On July 13, 2022, in response to the imminent ending of this injunction, hundreds of owner-operator truckers held a convoy protest through the Ports of Los Angeles and Long Beach, slowing down traffic on multiple freeways. Other owner-operators picketed at the entrance to the port complex, which caused one terminal to close its gates early at the Port of Long Beach.

The following week, nearly 1,000 owner-operators blocked access to terminals at the Port of Oakland, which effectively shut down operations at the Port for five days. Operations at the Port resumed on July 23, 2022, but the stoppage had created a significant backlog.

These actions drew considerable hostility by the International Longshore and Warehouse Union (ILWU), which has been conspiring with the Pacific Maritime Association and the Biden Administration to keep 22,000 dockworkers on the job months after their contract expired. Significantly, around 100 Oakland dockworkers refused to cross the truckers’ picket lines, indicating considerable support for the truckers as well as frustration with being made to work without a contract. A top ILWU official denounced the truckers on business news channel CNBC, accusing them of endangering public safety.

On July 25, 2022, the Port of Oakland filed suit against the protesters, seeking a temporary restraining order and injunction to prohibit them from “illegally blocking marine terminal gates and halting international trade.” On Aug. 2, 2022, the Superior Court of California County of Alameda granted the temporary restraining order and a permanent injunction was issued on August 29, 2022.

In Monday’s ruling, Judge Benitez formalized the termination of his previously issued injunction, meaning that all owner-operator truckers have lost the independent contract status.

When this will be enforced is still in doubt, as the CTA has announced they will be filing other legal challenges that will likely delay enforcement.

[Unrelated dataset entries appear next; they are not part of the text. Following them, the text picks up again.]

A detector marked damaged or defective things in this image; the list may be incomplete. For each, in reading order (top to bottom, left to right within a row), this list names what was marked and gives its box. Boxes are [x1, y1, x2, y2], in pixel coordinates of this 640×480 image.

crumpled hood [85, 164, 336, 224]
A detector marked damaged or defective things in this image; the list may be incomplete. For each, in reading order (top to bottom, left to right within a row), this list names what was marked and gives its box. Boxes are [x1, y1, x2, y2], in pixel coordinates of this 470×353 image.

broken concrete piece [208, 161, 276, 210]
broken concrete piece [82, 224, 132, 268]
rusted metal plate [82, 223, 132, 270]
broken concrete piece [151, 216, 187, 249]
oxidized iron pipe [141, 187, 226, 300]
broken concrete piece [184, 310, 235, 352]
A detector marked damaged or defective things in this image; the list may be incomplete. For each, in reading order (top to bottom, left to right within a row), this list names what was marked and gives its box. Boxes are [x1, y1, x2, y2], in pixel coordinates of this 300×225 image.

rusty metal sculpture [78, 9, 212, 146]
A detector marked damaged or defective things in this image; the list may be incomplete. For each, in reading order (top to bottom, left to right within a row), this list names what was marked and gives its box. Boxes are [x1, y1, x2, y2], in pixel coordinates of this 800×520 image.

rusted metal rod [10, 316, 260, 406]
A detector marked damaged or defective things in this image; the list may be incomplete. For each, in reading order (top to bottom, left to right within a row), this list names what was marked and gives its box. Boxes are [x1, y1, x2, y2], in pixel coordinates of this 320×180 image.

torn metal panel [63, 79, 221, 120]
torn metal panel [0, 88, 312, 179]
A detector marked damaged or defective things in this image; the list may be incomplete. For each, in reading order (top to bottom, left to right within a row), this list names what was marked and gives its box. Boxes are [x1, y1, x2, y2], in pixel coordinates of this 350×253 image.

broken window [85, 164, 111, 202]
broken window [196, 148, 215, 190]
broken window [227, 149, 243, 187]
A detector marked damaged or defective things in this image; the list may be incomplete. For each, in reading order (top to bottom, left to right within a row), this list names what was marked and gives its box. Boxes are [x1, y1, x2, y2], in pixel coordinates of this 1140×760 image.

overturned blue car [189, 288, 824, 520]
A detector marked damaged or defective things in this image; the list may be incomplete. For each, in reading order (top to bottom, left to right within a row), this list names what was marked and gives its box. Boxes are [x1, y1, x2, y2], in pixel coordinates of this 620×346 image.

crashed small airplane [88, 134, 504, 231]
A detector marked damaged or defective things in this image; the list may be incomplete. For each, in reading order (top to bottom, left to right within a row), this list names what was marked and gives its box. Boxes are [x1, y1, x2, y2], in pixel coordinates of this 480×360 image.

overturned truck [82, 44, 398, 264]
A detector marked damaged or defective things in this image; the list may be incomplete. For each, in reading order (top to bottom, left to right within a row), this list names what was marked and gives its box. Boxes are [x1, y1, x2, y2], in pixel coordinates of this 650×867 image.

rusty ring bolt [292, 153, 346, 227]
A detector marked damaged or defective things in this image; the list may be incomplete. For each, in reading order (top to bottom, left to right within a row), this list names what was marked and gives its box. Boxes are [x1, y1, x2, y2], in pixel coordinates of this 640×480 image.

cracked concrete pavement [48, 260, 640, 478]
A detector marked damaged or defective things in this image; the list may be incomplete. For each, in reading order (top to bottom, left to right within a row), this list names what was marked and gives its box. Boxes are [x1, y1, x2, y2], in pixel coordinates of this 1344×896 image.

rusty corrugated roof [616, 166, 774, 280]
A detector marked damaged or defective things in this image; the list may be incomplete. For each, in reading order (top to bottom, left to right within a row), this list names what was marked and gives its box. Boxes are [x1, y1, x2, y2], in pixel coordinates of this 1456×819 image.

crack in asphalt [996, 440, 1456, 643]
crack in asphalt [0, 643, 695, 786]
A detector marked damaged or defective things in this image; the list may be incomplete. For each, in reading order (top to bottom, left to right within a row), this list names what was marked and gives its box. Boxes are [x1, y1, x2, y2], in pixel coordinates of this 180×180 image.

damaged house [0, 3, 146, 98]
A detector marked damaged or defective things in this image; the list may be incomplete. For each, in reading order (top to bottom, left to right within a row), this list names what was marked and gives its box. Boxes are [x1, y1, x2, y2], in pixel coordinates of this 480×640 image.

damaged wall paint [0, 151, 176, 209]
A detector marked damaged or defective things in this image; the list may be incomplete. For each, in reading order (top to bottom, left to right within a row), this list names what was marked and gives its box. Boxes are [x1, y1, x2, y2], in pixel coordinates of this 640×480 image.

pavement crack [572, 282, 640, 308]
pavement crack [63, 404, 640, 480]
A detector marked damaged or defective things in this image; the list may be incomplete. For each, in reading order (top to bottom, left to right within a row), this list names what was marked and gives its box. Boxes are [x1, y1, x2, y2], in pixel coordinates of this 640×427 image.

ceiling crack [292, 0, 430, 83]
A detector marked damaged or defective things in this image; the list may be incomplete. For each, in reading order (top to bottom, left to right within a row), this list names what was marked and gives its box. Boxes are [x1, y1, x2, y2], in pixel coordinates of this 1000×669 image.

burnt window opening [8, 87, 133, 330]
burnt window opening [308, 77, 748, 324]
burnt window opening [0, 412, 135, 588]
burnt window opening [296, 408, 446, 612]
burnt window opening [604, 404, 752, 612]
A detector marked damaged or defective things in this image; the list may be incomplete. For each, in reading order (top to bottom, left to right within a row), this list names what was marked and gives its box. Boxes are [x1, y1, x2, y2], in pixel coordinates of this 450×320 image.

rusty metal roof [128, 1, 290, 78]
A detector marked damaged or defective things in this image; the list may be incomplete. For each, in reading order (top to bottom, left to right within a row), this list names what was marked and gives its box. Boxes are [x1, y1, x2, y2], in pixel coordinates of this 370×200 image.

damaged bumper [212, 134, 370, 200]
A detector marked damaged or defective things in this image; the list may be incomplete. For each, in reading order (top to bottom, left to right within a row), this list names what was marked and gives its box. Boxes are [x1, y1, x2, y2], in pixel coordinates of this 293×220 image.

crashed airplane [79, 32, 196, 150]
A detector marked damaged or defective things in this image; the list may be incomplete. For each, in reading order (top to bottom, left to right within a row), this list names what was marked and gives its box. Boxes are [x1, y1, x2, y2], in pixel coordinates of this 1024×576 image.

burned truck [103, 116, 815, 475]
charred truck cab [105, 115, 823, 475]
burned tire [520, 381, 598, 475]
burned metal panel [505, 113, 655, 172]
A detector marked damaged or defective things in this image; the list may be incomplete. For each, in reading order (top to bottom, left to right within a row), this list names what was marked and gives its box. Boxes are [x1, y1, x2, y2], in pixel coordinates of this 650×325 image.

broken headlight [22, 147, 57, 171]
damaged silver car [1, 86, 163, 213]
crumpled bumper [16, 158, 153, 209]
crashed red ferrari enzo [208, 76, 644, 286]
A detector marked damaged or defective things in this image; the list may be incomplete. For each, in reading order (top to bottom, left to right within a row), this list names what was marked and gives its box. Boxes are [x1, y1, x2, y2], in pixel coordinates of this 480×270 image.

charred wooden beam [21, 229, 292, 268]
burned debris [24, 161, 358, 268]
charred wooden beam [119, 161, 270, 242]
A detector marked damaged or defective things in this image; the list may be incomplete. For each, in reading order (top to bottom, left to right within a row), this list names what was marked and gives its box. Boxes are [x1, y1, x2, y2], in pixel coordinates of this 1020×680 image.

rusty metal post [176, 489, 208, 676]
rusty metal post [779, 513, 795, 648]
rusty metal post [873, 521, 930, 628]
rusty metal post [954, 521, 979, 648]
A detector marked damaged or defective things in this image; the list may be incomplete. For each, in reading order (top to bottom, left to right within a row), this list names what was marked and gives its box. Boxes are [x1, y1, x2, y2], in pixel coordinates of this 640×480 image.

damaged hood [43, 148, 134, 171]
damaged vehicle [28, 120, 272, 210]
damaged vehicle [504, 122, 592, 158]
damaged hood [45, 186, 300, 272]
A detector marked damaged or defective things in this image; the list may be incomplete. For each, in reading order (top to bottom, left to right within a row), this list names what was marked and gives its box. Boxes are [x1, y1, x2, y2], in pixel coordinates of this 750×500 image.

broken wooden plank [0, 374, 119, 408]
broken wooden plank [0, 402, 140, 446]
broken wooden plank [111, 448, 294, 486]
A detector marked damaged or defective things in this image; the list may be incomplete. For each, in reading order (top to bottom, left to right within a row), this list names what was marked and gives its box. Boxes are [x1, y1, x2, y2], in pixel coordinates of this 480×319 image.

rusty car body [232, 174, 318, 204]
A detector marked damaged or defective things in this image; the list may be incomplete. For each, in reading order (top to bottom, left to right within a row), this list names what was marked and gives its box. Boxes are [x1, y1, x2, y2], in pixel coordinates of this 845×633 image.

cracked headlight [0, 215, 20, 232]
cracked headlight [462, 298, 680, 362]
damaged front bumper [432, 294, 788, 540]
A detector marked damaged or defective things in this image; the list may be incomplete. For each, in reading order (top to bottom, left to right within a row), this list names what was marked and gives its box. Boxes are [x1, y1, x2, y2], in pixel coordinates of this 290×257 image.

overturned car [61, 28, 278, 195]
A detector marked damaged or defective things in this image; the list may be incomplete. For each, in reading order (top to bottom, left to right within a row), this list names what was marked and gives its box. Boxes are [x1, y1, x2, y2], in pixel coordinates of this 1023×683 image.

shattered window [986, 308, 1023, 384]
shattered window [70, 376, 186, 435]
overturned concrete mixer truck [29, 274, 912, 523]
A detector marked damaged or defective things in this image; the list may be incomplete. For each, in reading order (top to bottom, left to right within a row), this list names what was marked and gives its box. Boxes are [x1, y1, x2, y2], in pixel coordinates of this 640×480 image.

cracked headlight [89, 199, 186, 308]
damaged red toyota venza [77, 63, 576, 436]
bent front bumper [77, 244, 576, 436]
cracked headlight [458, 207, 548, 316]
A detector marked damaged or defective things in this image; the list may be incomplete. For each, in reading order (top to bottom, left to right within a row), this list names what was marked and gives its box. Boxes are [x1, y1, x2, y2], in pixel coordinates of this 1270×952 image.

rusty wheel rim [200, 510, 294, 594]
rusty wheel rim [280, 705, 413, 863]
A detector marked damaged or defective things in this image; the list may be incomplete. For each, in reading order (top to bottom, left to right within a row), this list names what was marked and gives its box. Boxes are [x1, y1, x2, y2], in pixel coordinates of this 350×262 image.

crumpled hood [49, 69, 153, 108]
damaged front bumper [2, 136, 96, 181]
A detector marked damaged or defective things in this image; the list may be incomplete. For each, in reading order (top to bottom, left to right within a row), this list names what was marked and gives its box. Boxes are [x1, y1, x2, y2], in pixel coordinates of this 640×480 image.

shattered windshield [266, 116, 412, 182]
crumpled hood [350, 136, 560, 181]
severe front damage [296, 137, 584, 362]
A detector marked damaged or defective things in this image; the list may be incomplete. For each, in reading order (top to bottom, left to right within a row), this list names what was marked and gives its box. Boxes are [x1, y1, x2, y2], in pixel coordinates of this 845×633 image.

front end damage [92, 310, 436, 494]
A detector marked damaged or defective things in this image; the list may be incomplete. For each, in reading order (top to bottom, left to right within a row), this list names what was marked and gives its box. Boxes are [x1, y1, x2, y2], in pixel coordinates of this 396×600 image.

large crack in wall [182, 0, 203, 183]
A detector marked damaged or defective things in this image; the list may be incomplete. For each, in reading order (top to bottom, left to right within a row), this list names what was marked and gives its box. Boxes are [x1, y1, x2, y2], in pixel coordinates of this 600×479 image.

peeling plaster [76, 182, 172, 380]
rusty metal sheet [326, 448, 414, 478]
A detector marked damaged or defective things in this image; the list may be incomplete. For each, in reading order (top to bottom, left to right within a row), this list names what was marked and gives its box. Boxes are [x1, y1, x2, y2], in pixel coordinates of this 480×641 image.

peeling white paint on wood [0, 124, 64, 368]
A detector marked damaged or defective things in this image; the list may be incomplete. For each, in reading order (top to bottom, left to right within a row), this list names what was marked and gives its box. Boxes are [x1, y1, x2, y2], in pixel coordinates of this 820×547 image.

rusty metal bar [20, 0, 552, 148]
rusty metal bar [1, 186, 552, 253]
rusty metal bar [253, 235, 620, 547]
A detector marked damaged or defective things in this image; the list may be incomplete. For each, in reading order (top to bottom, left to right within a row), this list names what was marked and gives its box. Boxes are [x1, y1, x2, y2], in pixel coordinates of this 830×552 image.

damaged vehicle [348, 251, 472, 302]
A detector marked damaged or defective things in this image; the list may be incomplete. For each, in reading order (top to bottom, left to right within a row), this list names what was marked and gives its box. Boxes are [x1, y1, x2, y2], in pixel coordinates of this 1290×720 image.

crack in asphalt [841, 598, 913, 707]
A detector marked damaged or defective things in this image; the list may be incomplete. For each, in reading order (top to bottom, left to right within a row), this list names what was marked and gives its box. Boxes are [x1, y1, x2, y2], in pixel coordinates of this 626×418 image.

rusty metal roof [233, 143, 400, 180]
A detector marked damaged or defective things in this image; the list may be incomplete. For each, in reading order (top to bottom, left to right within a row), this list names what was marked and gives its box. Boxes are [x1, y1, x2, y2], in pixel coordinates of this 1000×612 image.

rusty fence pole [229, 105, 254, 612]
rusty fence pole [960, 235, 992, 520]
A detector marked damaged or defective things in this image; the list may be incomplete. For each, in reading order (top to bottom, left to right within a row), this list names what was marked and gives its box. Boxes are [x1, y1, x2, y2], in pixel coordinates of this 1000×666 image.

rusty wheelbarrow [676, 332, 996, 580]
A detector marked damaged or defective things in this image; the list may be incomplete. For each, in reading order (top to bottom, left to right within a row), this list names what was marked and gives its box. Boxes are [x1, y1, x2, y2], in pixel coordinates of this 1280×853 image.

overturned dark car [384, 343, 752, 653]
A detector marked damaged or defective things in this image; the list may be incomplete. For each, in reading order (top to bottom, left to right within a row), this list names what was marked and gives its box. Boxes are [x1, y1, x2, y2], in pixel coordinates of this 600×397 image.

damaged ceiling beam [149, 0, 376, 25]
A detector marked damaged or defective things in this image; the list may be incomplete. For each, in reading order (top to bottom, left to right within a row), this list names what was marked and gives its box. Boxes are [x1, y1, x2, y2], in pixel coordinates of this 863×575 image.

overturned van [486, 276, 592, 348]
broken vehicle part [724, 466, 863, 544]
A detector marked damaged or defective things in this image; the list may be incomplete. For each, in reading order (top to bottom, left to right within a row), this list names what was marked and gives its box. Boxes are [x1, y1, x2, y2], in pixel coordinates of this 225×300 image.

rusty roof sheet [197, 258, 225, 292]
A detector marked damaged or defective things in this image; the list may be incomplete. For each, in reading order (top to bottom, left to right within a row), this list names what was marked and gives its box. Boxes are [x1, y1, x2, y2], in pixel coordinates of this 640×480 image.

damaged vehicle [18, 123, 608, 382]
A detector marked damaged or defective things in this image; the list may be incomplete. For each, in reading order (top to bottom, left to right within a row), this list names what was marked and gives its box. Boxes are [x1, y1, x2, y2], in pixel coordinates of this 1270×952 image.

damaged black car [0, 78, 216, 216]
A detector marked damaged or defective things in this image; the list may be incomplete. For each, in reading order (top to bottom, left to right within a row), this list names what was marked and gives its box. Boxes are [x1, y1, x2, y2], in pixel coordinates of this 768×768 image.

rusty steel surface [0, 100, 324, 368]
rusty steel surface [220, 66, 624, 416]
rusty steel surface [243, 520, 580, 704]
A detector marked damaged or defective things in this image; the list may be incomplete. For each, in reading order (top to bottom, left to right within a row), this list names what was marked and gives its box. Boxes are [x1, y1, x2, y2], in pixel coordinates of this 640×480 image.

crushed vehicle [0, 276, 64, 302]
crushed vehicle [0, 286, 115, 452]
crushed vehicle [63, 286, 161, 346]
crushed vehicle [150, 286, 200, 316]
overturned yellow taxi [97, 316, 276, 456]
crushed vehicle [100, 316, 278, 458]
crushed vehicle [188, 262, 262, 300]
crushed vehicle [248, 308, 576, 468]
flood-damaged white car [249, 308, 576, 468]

They also have renewed their appeals to Newsom and the Democrats in the state legislature, the same forces that are responsible for enacting the law and waging an unrelenting legal fight to enforce it.

The Teamsters issued a celebratory statement. “Today, drivers across California can rest easy knowing that trucking companies that have gotten away with misclassifying workers can no longer exploit their workers or the people of California to further their bottom line,” the email from Teamsters public relations agency Berlin Rosen said. “These companies are going to be held accountable, and drivers’ rights will be protected under the law.” Berlin Rosen is the same agency hired in 2015 by the United Auto Workers to help ram through a contract at Fiat Chrysler, later shown to have been the result of corporate bribes, after workers initially rejected the contract by a two-thirds margin.